秦大炮把烟从嘴里拿下来,弹了弹烟灰,不紧不慢地吸了一口,烟雾从鼻孔里喷出来,喷了郑大胡子一脸。
“你那个雷公店,山高路远沟深的,鬼子又不傻,往你那钻干什么?随县的鬼子被二师和四师围得死死的,出都出不来,哪有功夫来打你?”
秦大炮说,语气里带着一股子得意,嘴角往上翘着,翘得郑大胡子想揍他,“我这边就不同了,北门是主攻方向,炮火足足打了三轮,步兵冲上去城墙就垮了,伪军跑得比兔子还快,连个像样的抵抗都没有。”
“没有像样的抵抗你还打什么?”
郑大胡子直起身,把手从膝盖上放下来,两手叉腰,肚子一挺,“你打个锤子打!你连汗都没出,就在这跟我嘚瑟?”
秦大炮把烟叼回嘴里,眯着眼看了郑大胡子一眼,又转回头看着城里的方向。
“你不懂。打仗不在于打多久,在于打没打赢。打赢了就行,管他抵不抵抗。我这个叫兵不血刃,兵书上有写的,你不读书你不懂,尽吃没文化的亏。”
“兵不血刃个屁!”
郑大胡子一巴掌拍在石墩上,拍得手心疼,他甩了甩手,龇了龇牙,“你那是鬼子自己垮了,不是你打垮的!老天爷赏饭吃,你捡了个现成的便宜,还兵不血刃?老子要是在北门,老子也能兵不血刃!”
秦大炮站起来,把烟头在石墩上摁灭了,烟灰在石面上留下一道黑印子。他转过身,看着郑大胡子,嘴角翘着,眼睛眯着,脸上的表情说不清是笑还是别的什么,反正看着就让人来气。
“你这话就不对了。老天爷赏饭吃,也得看是谁在端碗。碗端不稳,饭就洒了。我端得稳,所以我吃了。你端得稳不稳我不知道,啧啧啧,反正你没吃到。”
郑大胡子的脸涨得通红,胡子气得直翘,嘴张了几次想骂回去,愣是没找到词。他妈的,还真是吃了没文化的亏,这秦大炮上了一期军事班还拽上了!回头非得找军部说说,也给老子安排一期,不,两期!
看他怎么好好学习,天天向上的!
秦大炮看着他那副模样,心里那个舒坦,比打了胜仗还舒坦。打仗打赢了是应该的,气一气郑大胡子是额外的收获。
他在心里盘算着,等会儿要怎么跟郑大胡子吹嘘自己指挥有多妙,炮步协同有多精准,进城之后部队展开有多迅,吹得他心服口服。
郑大胡子气得直喘粗气,胸口一起一伏的,像风箱一样呼哧呼哧响。他正想开口骂回去,一个传令兵从街那头跑过来,跑到两人面前,立正站好,敬了个礼。

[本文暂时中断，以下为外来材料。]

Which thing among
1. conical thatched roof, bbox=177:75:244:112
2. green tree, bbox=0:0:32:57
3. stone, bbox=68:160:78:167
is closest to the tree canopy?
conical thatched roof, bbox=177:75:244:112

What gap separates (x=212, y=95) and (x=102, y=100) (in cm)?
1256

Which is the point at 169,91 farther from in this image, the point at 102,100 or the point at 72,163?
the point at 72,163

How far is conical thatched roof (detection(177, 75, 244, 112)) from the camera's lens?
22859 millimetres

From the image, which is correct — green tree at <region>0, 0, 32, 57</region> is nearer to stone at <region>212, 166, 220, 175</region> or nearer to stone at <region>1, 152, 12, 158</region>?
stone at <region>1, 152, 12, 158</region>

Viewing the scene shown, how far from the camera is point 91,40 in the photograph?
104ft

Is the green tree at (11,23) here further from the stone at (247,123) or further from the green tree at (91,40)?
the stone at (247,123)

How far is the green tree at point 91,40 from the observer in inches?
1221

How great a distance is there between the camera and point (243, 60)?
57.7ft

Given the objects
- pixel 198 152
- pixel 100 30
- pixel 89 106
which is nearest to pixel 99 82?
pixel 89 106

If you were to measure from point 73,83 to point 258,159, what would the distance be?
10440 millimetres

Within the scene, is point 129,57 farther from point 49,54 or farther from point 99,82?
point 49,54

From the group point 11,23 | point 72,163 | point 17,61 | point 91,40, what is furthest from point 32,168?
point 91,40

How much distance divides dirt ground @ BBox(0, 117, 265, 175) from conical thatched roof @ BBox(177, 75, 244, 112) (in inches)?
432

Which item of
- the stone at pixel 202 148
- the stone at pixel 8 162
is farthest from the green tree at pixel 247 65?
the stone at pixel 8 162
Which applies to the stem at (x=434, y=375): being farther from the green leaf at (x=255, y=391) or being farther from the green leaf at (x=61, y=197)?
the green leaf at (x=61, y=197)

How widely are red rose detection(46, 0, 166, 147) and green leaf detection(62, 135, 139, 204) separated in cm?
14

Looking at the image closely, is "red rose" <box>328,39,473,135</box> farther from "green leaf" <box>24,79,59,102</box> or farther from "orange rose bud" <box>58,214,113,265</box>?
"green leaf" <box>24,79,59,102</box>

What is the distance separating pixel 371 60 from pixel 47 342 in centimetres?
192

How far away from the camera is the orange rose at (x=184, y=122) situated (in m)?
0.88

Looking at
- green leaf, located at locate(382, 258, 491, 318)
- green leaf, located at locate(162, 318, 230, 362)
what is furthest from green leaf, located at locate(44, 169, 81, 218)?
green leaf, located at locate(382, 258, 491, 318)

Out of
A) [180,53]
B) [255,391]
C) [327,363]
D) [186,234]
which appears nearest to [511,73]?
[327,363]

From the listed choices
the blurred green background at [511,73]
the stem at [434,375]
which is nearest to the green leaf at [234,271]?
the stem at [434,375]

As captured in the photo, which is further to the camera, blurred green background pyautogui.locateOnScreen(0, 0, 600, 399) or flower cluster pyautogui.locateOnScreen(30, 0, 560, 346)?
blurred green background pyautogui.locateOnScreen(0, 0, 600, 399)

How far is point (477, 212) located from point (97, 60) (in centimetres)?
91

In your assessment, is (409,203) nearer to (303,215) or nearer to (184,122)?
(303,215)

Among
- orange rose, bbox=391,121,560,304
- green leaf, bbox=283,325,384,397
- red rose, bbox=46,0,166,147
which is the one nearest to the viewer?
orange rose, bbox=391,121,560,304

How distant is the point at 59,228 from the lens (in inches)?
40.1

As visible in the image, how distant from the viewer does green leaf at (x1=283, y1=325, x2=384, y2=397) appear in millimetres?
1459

“报告旅座,师座命令,安陆各部做好行军准备,随时待命出。具体时间另行通知。”
秦大炮和郑大胡子对视了一眼。两人的眼神在空气里撞了一下,刚才还剑拔弩张的气氛一下子就变了。
郑大胡子的火气也消了大半,攥着的拳头松开了,搓了搓手,指节搓得“咯吱咯吱”
响,眼睛也亮了,像是一堆快要灭的火被人浇了一瓢油,呼地一下又烧了起来。